Die Geschichte Kaulsdorfs reicht bis ins 14. Jahrhundert zurück. Der Anschluss an die Bahn im 19. Jahrhundert gab der Gemeinde einen Schub, die steigende Nachfrage nach Gemüse aus dem Dorf um die Wende zum 20. Jahrhundert tat ihr Übriges. Der Kern des Angerdorfs ist bis heute gut erhalten, in seiner Mitte steht die von Grün umrahmte historische Dorfkirche - ein Idyll, dessen gefühlte Entfernung von der Metropole deutlich weiter als die tatsächliche ist.
"Zu Kaulsdorf gehört schon, dass man es sich nett und schön macht", sagt Pfarrerin Christine Radziwill. "Wir haben hier nicht wenige, die mit ihren Kindern bewusst aus Friedrichshain oder Prenzlauer Berg rausziehen - das setzt voraus, dass Geld zum Bauen oder zumindest für eine Wohnung da ist." Probleme, die es ein paar Straßenzüge weiter in der Marzahner Platte gebe, seien weitgehend unbekannt: "Kriminalität, Suppenküchen, Herausforderungen mit Migranten gibt es im Herzen Kaulsdorfs kaum."
Viel von den gut verdienenden Dorfbewohnern ist allerdings nicht zu sehen - unter der Woche sind die Vorgärten verwaist, die Garagentore geschlossen. Hier arbeiten beide Partner. Auf der Suche nach Erklärungen muss der Bezirksstadtrat helfen.

[Einträge aus einer Sammlung]
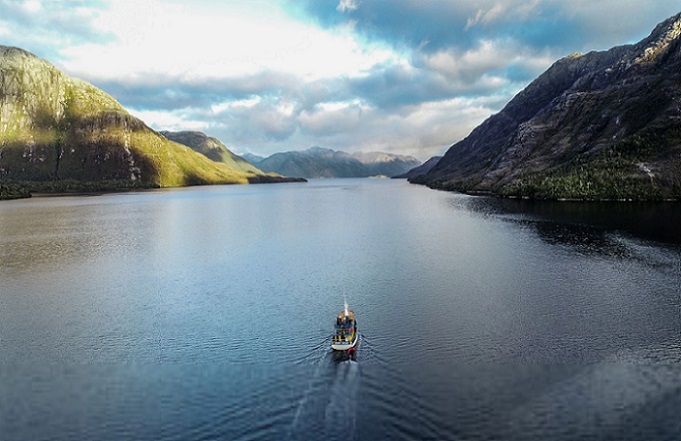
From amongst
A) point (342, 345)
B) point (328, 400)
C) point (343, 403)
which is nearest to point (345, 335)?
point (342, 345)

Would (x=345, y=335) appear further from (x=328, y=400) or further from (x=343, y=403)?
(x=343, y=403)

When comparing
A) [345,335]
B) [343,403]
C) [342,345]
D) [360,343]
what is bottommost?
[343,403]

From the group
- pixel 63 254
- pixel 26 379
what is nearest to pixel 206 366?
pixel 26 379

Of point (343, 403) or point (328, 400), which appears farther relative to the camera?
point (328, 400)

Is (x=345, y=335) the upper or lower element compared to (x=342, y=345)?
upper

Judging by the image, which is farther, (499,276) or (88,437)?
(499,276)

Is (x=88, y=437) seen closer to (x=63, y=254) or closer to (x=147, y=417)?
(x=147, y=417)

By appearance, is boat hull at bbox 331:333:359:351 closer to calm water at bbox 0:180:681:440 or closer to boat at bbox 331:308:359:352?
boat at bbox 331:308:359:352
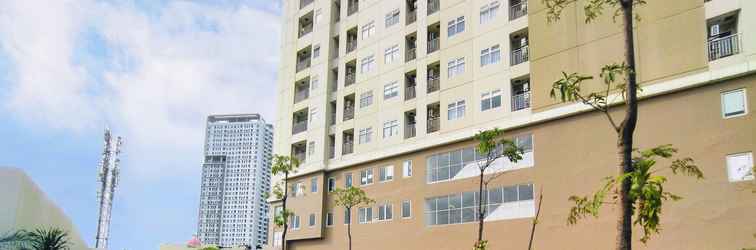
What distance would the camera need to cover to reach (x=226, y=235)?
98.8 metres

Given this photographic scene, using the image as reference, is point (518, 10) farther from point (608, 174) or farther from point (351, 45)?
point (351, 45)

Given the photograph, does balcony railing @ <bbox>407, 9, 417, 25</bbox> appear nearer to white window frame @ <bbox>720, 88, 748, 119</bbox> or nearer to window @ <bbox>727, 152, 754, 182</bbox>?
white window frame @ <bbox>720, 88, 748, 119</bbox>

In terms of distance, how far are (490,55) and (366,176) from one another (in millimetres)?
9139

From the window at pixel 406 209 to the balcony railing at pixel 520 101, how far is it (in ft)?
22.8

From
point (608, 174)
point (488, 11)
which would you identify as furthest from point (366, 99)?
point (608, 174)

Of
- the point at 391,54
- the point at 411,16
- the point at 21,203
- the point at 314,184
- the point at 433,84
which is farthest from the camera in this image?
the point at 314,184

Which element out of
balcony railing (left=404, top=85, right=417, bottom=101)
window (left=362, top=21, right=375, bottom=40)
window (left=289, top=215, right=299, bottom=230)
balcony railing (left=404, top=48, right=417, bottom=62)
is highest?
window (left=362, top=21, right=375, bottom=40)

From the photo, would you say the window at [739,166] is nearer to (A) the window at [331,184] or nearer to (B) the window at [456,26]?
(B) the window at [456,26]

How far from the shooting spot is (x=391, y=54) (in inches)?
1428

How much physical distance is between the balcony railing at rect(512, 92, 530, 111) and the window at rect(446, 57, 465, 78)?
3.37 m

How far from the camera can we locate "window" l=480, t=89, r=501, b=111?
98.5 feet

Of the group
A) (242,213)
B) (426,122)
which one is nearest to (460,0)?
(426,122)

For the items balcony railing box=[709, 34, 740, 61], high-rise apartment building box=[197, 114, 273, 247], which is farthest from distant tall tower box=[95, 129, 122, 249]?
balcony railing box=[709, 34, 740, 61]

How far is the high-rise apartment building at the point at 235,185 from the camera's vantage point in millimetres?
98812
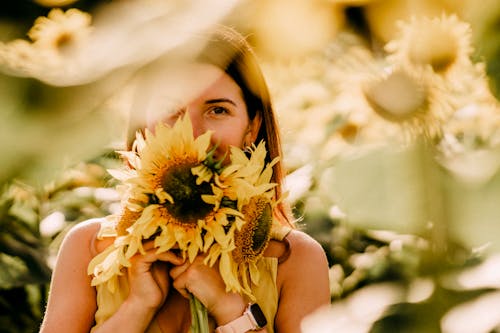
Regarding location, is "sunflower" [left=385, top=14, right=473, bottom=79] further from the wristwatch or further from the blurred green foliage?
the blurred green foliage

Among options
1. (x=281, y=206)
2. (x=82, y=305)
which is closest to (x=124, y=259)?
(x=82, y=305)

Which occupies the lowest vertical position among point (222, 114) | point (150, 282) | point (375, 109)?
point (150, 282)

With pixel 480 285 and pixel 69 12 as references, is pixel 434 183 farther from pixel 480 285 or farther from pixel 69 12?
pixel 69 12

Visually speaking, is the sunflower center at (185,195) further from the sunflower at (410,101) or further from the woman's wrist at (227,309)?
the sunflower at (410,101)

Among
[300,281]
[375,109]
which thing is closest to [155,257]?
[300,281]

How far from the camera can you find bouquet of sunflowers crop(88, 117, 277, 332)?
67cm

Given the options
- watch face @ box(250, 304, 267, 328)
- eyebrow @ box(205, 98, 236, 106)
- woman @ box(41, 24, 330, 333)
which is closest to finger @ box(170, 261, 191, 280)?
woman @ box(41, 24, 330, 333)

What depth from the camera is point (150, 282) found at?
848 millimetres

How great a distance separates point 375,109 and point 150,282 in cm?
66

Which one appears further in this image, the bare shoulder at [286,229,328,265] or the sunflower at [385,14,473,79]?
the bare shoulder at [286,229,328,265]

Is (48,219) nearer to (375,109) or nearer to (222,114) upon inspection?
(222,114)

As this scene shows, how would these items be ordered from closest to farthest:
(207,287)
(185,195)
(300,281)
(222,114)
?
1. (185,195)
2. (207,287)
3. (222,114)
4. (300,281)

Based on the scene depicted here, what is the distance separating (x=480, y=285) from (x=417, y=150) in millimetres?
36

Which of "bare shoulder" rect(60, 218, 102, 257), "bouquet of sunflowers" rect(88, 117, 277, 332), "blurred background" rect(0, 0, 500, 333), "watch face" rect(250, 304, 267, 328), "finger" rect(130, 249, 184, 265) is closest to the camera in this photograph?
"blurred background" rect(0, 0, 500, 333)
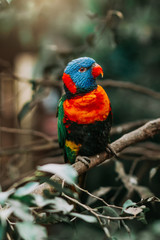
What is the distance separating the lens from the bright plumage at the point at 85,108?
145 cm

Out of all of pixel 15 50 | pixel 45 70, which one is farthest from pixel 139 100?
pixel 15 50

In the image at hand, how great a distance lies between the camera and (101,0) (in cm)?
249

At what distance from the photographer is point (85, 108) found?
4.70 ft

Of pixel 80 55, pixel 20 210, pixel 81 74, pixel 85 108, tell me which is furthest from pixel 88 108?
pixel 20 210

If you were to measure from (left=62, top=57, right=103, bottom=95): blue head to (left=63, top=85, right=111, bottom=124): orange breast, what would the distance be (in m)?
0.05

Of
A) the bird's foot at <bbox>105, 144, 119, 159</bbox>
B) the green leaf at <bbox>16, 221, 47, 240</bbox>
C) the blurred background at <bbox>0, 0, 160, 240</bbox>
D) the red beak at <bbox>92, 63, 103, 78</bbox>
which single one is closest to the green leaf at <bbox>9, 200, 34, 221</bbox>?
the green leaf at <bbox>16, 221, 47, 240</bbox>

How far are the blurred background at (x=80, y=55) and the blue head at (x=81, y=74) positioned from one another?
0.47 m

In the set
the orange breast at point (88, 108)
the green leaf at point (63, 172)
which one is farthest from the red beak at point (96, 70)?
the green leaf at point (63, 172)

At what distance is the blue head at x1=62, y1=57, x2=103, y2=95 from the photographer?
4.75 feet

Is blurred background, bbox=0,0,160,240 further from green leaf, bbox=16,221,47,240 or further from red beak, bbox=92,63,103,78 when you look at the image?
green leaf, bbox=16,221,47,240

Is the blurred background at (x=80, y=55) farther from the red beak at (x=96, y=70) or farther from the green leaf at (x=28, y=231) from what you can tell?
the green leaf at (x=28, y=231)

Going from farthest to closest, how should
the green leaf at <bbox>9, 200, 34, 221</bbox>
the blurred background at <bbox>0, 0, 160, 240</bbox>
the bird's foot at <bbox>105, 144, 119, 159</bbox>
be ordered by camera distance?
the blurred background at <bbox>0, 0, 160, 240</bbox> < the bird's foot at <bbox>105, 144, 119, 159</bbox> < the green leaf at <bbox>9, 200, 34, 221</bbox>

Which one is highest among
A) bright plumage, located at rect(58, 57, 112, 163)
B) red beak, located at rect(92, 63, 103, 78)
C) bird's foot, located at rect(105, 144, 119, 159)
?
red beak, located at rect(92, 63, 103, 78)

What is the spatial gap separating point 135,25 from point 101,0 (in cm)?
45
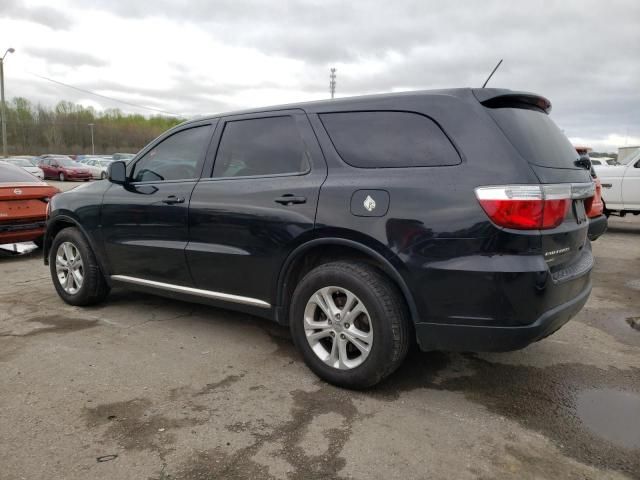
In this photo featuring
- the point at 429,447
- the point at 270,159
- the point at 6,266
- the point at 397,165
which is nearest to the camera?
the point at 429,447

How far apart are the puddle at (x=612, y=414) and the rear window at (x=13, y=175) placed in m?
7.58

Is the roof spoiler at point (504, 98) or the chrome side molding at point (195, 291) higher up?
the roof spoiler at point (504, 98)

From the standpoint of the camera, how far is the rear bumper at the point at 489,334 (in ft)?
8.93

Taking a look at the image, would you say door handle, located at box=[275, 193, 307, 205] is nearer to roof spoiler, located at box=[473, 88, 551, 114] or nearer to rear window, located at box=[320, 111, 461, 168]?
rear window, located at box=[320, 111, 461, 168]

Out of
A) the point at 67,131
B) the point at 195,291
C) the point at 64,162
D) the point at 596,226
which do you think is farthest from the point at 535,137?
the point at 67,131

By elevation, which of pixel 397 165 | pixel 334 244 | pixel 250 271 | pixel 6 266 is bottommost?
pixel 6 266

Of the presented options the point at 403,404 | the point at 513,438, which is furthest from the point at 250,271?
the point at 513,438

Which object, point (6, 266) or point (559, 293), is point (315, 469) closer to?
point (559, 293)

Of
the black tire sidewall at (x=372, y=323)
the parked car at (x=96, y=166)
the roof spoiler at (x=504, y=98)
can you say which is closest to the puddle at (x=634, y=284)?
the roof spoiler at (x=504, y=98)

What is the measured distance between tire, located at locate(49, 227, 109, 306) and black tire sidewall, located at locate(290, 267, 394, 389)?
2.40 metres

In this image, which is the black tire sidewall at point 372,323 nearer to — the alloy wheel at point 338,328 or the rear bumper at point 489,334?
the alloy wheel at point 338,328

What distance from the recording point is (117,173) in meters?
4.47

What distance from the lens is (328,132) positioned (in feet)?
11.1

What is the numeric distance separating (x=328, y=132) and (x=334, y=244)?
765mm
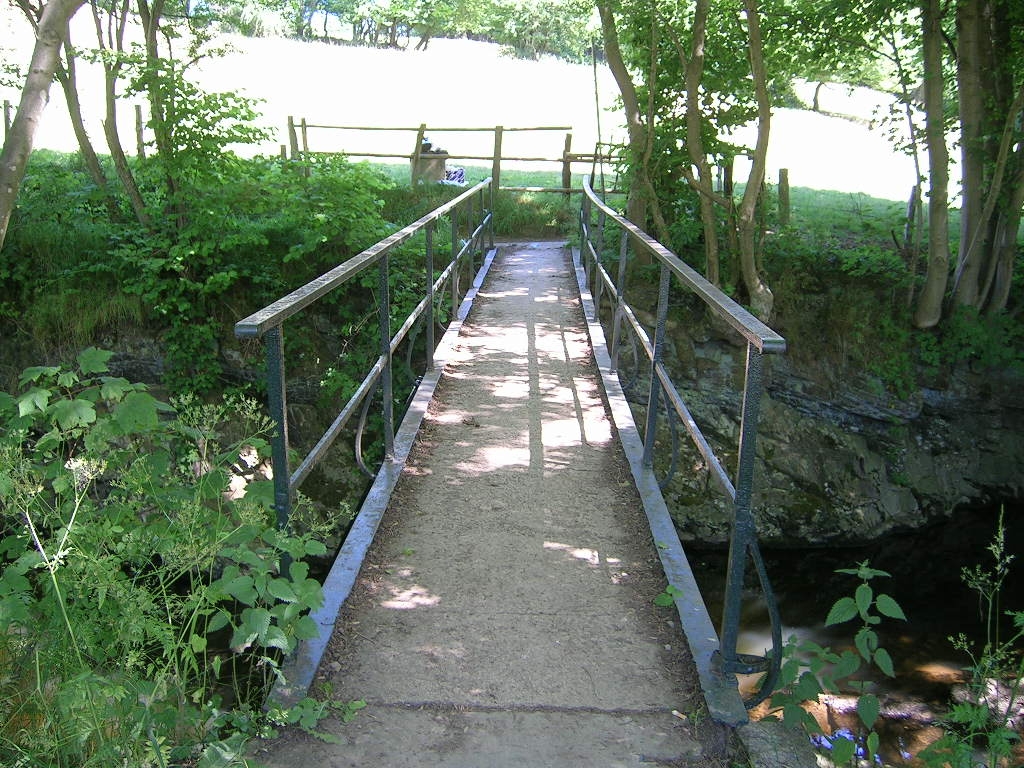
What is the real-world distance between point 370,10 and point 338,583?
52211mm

• _Übungsaufgaben_
1 – Schreiben Sie die Einträge ab, beginnend mit der Zeile, die „Of the presented“ enthält, bis einschließlich der letzten Zeile der Einträge. Lassen Sie die Bilder dabei weg.
2 – Schreiben Sie den Artikel über Kaulsdorf im Anschluss an seinen letzten Satz weiter.
Die Einträge haben mit dem Artikel über Kaulsdorf nichts zu tun.

• _Antworten je Aufgabe_
1 –
Of the presented options the point at 403,404 | the point at 513,438, which is furthest from the point at 250,271?
the point at 513,438

Which object, point (6, 266) or point (559, 293), is point (315, 469) closer to?
point (559, 293)

Of
the black tire sidewall at (x=372, y=323)
the parked car at (x=96, y=166)
the roof spoiler at (x=504, y=98)
can you say which is closest to the puddle at (x=634, y=284)?
the roof spoiler at (x=504, y=98)

What is the measured distance between tire, located at locate(49, 227, 109, 306) and black tire sidewall, located at locate(290, 267, 394, 389)?
2.40 metres

In this image, which is the black tire sidewall at point 372,323 nearer to — the alloy wheel at point 338,328 or the rear bumper at point 489,334?
the alloy wheel at point 338,328

What distance from the recording point is (117,173) in meters?
4.47

What distance from the lens is (328,132) positioned (in feet)?
11.1

What is the numeric distance separating (x=328, y=132) and (x=334, y=244)?
765mm
What is the real-world distance between point 370,10 and point 338,583?
52211mm

2 –
Am Bürgersteig des Blumberger Damms, der den Park von der nächsten Gutverdiener-Siedlung trennt, geht eine Skinhead-Frau mit Pitbull spazieren. Die Hochhäuser um den Helene-Weigel-Platz beschließen den Horizont. Dazwischen liegt das Rathaus. Vor dem roten Backsteingebäude hüpfen Jungen durch einen Springbrunnen; die Bauarbeiter am Hähnchenbraterwagen schauen zu.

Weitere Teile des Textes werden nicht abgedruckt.